(Items from a data source)
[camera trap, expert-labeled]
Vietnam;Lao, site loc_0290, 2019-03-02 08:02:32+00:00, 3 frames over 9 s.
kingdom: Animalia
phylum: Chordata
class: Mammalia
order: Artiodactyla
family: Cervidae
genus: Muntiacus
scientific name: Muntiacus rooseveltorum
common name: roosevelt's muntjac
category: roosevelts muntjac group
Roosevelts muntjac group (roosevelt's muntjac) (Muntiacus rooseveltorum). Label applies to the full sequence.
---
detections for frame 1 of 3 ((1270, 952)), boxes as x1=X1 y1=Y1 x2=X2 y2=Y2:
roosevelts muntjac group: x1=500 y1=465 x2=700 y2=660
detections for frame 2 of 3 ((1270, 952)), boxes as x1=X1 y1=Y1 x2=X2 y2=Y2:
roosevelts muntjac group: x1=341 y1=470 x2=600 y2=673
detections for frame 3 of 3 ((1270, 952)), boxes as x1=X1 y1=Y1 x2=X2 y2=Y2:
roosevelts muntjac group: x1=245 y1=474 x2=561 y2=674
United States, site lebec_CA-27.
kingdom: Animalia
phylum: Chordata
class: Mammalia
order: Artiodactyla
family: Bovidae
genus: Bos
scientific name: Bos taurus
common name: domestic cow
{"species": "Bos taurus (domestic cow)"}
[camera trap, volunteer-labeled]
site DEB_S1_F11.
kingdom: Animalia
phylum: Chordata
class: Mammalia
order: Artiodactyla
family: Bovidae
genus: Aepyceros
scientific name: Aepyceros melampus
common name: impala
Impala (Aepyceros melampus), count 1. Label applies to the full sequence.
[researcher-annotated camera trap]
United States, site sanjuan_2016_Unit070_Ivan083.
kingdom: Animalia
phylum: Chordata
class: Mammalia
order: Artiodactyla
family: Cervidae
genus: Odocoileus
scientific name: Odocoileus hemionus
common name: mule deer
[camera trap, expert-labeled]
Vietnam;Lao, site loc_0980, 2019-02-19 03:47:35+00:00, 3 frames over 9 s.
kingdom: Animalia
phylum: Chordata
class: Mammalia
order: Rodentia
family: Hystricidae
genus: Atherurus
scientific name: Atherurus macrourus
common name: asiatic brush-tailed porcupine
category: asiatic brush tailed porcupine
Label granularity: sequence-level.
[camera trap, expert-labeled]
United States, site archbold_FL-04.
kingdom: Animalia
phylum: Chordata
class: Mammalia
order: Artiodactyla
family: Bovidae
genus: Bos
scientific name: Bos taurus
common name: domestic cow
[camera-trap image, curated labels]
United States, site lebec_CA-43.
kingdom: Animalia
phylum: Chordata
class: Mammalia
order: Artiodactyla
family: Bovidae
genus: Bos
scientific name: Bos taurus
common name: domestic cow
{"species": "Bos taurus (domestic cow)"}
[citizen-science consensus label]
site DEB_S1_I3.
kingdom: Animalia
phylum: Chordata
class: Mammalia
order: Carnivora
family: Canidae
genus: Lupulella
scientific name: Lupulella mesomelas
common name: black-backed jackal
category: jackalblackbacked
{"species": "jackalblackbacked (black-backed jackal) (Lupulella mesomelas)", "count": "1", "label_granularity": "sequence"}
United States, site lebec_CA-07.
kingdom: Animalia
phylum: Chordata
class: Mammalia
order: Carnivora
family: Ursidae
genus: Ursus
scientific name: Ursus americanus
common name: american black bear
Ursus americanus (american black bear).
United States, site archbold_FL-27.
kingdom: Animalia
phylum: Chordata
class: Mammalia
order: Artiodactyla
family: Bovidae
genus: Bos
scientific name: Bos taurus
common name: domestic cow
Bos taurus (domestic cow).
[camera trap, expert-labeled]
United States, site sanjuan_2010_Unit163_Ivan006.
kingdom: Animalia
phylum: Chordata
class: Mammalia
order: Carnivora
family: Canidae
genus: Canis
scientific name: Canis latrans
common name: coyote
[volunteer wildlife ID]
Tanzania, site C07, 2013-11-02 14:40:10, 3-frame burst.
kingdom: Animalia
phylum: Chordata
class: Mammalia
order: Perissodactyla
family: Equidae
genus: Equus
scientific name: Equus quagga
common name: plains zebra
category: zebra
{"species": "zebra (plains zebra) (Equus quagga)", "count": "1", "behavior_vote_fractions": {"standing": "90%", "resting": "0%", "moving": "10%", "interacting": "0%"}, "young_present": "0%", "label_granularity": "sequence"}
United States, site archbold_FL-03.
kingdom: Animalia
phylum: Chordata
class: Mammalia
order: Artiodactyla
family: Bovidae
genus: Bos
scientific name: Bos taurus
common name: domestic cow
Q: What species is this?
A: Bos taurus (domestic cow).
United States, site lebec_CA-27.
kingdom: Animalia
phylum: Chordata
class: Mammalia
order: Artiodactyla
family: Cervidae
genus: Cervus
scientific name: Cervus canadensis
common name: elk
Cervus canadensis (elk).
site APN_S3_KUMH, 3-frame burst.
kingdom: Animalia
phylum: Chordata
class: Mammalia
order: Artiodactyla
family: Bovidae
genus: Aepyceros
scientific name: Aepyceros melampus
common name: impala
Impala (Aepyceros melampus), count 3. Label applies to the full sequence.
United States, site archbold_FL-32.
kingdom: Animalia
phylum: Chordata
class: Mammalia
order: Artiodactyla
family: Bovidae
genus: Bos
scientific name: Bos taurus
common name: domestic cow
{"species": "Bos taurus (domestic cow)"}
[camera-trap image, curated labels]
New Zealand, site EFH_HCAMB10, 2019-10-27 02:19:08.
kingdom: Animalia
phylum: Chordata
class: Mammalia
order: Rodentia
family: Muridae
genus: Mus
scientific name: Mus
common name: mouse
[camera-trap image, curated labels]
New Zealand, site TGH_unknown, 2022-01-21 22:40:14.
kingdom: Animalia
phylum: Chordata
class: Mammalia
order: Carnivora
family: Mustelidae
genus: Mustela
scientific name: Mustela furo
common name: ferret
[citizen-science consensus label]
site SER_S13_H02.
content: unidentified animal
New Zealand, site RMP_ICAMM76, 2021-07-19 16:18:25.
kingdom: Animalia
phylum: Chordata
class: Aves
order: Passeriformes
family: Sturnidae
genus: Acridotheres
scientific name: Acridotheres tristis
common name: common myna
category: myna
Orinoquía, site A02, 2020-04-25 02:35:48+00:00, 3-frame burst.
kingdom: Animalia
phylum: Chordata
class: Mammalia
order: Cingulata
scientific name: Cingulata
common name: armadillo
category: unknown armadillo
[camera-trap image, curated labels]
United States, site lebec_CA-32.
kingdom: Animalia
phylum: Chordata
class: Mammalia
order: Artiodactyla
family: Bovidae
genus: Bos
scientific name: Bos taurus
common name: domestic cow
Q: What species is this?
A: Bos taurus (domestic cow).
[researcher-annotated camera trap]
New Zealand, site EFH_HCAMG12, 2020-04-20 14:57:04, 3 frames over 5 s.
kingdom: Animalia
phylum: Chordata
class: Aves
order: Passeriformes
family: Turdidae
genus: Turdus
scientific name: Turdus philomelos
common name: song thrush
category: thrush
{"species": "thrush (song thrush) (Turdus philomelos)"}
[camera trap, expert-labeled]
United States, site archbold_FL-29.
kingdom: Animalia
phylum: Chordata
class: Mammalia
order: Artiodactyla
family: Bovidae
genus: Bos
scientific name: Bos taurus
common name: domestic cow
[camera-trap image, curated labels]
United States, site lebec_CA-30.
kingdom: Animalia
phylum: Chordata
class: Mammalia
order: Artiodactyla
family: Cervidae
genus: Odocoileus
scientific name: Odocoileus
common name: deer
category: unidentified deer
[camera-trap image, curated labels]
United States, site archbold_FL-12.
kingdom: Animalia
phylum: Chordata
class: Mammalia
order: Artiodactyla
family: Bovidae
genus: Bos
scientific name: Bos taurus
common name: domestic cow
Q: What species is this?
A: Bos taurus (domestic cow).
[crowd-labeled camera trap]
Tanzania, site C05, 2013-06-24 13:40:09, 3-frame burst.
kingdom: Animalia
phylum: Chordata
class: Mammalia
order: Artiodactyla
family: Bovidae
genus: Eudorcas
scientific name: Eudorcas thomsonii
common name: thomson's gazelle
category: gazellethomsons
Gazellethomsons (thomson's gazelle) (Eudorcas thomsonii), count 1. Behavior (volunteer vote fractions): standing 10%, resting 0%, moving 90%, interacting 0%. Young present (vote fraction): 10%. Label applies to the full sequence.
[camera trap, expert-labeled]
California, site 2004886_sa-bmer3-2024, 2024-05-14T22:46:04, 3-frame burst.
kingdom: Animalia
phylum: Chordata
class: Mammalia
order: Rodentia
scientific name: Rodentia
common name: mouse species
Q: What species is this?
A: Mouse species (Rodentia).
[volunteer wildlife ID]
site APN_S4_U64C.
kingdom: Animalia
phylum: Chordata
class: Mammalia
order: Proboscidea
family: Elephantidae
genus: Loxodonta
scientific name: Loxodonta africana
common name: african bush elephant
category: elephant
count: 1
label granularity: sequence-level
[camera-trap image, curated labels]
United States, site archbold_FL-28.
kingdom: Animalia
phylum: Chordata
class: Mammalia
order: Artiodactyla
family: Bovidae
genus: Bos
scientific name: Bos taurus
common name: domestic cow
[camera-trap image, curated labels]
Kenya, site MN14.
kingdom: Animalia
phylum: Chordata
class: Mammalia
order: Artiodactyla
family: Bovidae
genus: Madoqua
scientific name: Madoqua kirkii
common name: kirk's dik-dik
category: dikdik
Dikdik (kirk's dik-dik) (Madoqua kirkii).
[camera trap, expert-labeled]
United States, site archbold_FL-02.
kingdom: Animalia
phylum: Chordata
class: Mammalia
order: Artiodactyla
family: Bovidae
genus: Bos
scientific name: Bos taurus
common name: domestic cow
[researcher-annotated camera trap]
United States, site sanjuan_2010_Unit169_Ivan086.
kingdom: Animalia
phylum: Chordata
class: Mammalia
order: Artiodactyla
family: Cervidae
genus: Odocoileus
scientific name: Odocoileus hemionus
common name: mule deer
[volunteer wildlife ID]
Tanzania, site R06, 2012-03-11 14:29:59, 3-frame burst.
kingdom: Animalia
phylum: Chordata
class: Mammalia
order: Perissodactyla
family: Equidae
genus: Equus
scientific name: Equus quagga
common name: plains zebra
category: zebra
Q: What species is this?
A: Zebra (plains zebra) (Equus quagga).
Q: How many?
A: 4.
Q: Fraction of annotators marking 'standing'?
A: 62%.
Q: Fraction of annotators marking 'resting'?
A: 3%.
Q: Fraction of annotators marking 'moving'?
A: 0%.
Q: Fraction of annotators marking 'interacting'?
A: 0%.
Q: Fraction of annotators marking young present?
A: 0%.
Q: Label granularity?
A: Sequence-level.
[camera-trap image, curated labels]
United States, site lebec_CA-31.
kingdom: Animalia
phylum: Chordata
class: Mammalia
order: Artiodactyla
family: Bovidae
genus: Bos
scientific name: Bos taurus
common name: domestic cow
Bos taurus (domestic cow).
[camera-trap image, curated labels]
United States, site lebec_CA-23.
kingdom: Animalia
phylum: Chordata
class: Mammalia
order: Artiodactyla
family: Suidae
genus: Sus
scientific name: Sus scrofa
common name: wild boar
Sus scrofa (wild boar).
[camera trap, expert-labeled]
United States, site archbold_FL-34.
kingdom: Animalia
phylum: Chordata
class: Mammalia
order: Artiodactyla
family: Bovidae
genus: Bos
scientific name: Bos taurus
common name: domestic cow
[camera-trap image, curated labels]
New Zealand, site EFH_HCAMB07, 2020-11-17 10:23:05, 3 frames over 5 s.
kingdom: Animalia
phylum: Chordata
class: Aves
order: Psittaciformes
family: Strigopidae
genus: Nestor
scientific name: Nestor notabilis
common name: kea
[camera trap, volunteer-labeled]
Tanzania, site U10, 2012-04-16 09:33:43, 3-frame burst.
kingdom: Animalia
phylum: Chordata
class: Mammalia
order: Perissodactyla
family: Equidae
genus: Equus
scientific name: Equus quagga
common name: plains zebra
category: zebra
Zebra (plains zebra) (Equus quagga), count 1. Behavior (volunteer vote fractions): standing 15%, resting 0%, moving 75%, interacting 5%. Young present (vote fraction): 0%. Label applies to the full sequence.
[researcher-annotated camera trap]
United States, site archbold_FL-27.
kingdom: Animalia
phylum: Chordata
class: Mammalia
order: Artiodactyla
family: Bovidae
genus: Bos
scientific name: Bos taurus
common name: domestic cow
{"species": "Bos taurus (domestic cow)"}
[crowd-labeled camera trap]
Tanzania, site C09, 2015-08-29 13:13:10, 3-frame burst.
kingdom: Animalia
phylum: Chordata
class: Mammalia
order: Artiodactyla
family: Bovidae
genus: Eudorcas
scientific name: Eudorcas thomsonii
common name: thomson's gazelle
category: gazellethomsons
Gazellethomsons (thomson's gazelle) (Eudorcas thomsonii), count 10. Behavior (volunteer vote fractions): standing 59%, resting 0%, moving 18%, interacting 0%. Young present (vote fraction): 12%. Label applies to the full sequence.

WORK INSTRUCTION: Each line in the data where the string "frames" occurs should be identified and copied.

ANSWER SPACE:
Vietnam;Lao, site loc_0290, 2019-03-02 08:02:32+00:00, 3 frames over 9 s.
Vietnam;Lao, site loc_0980, 2019-02-19 03:47:35+00:00, 3 frames over 9 s.
New Zealand, site EFH_HCAMG12, 2020-04-20 14:57:04, 3 frames over 5 s.
New Zealand, site EFH_HCAMB07, 2020-11-17 10:23:05, 3 frames over 5 s.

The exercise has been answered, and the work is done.